* [Written task] Produce an exact copy of the lines from the line containing "Looking at this" through the last line of the entries below, and only those lines.

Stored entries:
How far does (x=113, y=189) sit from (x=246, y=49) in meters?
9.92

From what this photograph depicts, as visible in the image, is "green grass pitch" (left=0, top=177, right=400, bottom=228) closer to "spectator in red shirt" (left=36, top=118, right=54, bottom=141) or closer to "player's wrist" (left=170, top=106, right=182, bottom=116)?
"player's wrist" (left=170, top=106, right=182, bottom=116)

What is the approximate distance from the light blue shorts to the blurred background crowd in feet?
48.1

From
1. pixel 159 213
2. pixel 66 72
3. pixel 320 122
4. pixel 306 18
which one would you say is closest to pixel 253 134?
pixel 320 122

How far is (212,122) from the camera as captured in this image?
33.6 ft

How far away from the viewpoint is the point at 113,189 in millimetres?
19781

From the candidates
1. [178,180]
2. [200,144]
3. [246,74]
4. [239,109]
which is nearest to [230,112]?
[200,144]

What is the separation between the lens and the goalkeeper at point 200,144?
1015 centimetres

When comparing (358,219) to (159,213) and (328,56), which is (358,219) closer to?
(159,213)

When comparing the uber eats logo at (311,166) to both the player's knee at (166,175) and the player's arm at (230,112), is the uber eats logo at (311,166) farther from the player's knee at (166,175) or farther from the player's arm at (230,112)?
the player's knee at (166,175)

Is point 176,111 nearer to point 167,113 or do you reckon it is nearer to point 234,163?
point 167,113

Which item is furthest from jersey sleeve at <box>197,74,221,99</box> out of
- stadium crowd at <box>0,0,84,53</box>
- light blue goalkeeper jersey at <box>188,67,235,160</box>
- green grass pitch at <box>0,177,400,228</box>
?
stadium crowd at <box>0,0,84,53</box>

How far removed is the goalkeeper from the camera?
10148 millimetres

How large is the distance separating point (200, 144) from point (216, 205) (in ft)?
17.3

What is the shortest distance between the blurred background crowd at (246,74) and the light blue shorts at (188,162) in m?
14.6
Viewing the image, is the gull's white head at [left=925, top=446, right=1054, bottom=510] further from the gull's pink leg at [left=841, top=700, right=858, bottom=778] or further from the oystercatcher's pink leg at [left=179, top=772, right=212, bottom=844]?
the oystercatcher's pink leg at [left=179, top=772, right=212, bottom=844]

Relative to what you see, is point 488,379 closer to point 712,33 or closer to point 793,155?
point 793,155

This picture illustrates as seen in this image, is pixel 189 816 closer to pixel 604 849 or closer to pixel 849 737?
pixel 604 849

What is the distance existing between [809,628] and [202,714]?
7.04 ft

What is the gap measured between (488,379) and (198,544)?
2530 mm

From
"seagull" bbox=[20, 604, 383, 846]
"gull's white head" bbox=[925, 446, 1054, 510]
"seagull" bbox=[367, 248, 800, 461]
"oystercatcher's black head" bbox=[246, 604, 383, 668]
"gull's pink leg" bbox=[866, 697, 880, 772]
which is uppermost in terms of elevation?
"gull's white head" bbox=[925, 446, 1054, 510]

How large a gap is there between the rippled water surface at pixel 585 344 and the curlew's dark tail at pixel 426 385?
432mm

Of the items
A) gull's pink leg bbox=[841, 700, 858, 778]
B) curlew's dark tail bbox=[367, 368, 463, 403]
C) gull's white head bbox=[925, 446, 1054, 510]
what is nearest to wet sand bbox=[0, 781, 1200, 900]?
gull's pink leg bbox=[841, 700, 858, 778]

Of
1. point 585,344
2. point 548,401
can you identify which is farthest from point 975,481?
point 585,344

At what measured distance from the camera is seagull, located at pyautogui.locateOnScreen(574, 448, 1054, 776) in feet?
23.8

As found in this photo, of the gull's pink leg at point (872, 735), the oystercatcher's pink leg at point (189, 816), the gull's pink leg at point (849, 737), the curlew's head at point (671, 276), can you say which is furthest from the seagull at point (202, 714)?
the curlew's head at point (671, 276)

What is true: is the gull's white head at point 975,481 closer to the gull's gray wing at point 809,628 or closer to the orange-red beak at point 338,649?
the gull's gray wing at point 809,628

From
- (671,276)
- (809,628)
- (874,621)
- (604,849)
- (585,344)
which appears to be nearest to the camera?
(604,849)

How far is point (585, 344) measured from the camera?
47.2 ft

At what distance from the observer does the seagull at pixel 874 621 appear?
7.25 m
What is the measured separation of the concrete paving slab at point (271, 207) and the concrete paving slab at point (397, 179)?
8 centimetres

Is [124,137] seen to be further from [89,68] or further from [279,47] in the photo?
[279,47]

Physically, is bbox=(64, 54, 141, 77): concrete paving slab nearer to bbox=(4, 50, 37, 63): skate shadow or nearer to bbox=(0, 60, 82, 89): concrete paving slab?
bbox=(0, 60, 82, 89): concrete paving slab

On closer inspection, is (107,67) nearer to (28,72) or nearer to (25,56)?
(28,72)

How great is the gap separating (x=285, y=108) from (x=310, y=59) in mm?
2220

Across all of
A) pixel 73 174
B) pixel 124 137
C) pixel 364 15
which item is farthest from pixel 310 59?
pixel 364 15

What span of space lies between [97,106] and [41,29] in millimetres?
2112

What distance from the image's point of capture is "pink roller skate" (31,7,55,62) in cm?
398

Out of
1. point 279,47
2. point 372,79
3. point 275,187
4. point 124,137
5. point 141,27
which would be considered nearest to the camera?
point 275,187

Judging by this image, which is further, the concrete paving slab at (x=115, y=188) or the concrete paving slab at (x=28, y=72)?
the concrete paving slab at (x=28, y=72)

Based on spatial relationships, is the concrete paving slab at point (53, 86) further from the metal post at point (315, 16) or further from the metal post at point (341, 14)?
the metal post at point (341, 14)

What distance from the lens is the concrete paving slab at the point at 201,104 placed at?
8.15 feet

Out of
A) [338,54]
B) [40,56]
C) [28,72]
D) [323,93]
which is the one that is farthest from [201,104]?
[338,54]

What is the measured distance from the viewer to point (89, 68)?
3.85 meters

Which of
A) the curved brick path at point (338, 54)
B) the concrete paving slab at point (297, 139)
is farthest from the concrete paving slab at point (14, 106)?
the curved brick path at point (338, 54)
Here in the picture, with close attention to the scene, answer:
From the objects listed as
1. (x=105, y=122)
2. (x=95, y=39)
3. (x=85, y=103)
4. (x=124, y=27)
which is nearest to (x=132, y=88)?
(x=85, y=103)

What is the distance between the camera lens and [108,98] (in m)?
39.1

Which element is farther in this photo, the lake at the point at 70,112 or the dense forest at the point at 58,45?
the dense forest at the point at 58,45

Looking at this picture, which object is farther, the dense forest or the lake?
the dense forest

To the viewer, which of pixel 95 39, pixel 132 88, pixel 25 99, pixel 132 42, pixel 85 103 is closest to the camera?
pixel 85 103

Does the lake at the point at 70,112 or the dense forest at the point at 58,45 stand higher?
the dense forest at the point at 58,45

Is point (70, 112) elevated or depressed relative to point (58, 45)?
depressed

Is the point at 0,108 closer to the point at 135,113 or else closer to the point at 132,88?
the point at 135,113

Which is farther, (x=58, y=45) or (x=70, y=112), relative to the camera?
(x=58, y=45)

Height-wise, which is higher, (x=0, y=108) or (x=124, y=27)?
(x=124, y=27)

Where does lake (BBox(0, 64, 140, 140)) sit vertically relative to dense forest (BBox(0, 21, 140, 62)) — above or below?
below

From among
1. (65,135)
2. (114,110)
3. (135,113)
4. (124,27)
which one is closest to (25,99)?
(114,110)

* [Written reply]
Looking at this picture, which object is farther, the dense forest or the lake?
the dense forest

To the viewer, which of pixel 95 39, pixel 132 88, pixel 25 99, pixel 132 42, pixel 85 103 is closest to the camera?
pixel 85 103

Does the lake at the point at 70,112 or the dense forest at the point at 58,45 stand higher?
the dense forest at the point at 58,45

Is point (70, 112) elevated or depressed relative to point (58, 45)?
depressed

Is the point at 0,108 closer to the point at 135,113 or else closer to the point at 132,88?
the point at 135,113

Which is farther, (x=58, y=45) or (x=70, y=112), relative to the camera?
(x=58, y=45)

Height-wise, which is higher, (x=0, y=108) or (x=124, y=27)?
(x=124, y=27)

Where does lake (BBox(0, 64, 140, 140)) sit vertically relative to dense forest (BBox(0, 21, 140, 62)) — above or below?
below

From among
1. (65,135)
2. (114,110)
3. (135,113)
4. (124,27)
which one is closest to (25,99)?
(114,110)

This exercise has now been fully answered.